▶ **Task to complete**:
Write out the listing from the line with "Thumbnail for Easily" to the line with "Make a statement", both lines included, exactly and nothing beyond. Leave pictures out.

▶ **The records**:
======
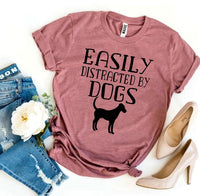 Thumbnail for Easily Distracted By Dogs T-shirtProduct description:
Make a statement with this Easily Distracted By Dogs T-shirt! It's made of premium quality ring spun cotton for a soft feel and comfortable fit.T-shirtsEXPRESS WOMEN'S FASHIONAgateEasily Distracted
======
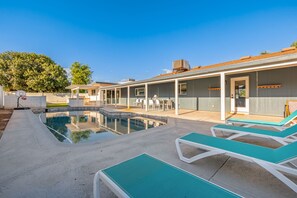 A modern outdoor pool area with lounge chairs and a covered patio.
======
▶ **Answer to this problem**:
 Thumbnail for Easily Distracted By Dogs T-shirtProduct description:
Make a statement with this Easily Distracted By Dogs T-shirt! It's made of premium quality ring spun cotton for a soft feel and comfortable fit.T-shirtsEXPRESS WOMEN'S FASHIONAgateEasily Distracted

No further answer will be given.